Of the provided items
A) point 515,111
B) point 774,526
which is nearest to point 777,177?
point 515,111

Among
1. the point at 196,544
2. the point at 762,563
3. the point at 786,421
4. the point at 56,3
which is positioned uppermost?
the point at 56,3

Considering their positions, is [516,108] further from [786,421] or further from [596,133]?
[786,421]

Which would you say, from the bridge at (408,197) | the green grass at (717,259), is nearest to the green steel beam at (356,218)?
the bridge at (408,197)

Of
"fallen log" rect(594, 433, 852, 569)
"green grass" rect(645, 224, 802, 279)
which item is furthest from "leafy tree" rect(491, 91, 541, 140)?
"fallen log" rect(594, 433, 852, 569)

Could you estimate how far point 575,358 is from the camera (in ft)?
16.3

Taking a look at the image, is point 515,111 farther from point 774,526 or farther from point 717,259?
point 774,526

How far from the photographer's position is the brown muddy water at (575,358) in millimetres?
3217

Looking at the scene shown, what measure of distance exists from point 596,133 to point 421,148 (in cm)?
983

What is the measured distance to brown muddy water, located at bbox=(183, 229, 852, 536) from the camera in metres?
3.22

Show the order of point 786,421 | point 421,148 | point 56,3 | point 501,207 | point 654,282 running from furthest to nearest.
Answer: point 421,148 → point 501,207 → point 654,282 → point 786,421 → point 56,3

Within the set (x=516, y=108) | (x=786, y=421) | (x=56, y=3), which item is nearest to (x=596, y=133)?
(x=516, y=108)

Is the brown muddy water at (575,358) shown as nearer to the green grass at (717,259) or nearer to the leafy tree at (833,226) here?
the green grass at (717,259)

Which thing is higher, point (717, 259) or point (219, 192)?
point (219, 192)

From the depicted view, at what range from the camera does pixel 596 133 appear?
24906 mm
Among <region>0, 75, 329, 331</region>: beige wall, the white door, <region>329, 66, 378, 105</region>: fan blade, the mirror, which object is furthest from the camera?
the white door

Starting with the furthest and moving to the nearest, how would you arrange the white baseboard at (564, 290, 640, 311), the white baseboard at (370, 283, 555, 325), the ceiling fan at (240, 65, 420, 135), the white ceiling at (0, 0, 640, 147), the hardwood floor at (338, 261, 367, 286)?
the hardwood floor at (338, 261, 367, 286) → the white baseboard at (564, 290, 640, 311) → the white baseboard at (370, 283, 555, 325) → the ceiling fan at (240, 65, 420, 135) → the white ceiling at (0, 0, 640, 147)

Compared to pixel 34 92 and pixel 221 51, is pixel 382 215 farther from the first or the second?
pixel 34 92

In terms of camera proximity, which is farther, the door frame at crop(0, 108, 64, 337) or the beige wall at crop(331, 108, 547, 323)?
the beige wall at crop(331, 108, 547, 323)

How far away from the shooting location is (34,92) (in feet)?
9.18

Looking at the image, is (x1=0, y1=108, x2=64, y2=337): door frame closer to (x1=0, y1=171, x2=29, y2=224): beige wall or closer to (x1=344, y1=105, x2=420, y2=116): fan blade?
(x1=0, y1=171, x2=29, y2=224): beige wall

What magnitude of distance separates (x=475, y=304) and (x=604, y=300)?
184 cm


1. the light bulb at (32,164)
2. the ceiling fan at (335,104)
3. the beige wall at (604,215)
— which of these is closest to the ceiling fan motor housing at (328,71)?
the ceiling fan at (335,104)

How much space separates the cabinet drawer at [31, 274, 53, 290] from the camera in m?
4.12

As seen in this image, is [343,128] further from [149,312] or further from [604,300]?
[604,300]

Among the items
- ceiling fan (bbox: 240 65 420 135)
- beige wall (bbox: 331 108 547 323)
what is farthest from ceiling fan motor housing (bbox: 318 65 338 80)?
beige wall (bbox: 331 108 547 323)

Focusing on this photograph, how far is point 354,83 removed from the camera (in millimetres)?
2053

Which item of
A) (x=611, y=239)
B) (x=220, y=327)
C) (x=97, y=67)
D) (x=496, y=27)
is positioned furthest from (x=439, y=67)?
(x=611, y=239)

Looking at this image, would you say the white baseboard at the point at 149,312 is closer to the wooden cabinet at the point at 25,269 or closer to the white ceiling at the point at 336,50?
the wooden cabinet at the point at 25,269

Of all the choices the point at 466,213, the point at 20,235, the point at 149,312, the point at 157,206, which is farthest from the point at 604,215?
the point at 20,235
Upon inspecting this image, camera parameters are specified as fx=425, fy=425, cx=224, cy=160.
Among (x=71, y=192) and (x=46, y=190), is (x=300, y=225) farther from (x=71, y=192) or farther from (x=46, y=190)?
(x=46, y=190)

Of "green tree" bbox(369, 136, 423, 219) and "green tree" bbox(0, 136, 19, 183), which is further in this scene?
----------------------------------------
▶ _WORK TO BE COMPLETED_: Output, unchanged, the lines from the line with "How far away" through the final line of the material.

▶ _PROBLEM SOLUTION_:
How far away from the shooting location is (34,92) (in feet)?
9.18

Looking at the image, is (x1=0, y1=108, x2=64, y2=337): door frame closer to (x1=0, y1=171, x2=29, y2=224): beige wall or closer to (x1=344, y1=105, x2=420, y2=116): fan blade?
(x1=0, y1=171, x2=29, y2=224): beige wall

What magnitude of distance separates (x=475, y=304) and (x=604, y=300)?
184 cm


1. the light bulb at (32,164)
2. the ceiling fan at (335,104)
3. the beige wall at (604,215)
— which of these is closest to the ceiling fan motor housing at (328,71)?
the ceiling fan at (335,104)

How much space separates the cabinet drawer at [31, 274, 53, 290] from the camera in m?
4.12

As seen in this image, is [343,128] further from [149,312] or further from [604,300]?
[604,300]

Among the items
- ceiling fan (bbox: 240 65 420 135)
- beige wall (bbox: 331 108 547 323)
what is farthest from ceiling fan motor housing (bbox: 318 65 338 80)?
beige wall (bbox: 331 108 547 323)

Focusing on this photograph, how far is point 354,83 removed from the camera (in millimetres)?
2053

Which item of
A) (x=611, y=239)
B) (x=220, y=327)
C) (x=97, y=67)
D) (x=496, y=27)
is positioned furthest from (x=439, y=67)?
(x=611, y=239)

Looking at this image, would you say the white baseboard at the point at 149,312 is closer to the wooden cabinet at the point at 25,269 or closer to the white ceiling at the point at 336,50?
the wooden cabinet at the point at 25,269

Of all the choices the point at 466,213, the point at 20,235, the point at 149,312, the point at 157,206, which is farthest from the point at 604,215?
the point at 20,235
Upon inspecting this image, camera parameters are specified as fx=425, fy=425, cx=224, cy=160.
Among (x=71, y=192) and (x=46, y=190), is (x=300, y=225) farther from (x=71, y=192) or farther from (x=46, y=190)?
(x=46, y=190)

Of "green tree" bbox(369, 136, 423, 219) and "green tree" bbox(0, 136, 19, 183), which is further in this scene?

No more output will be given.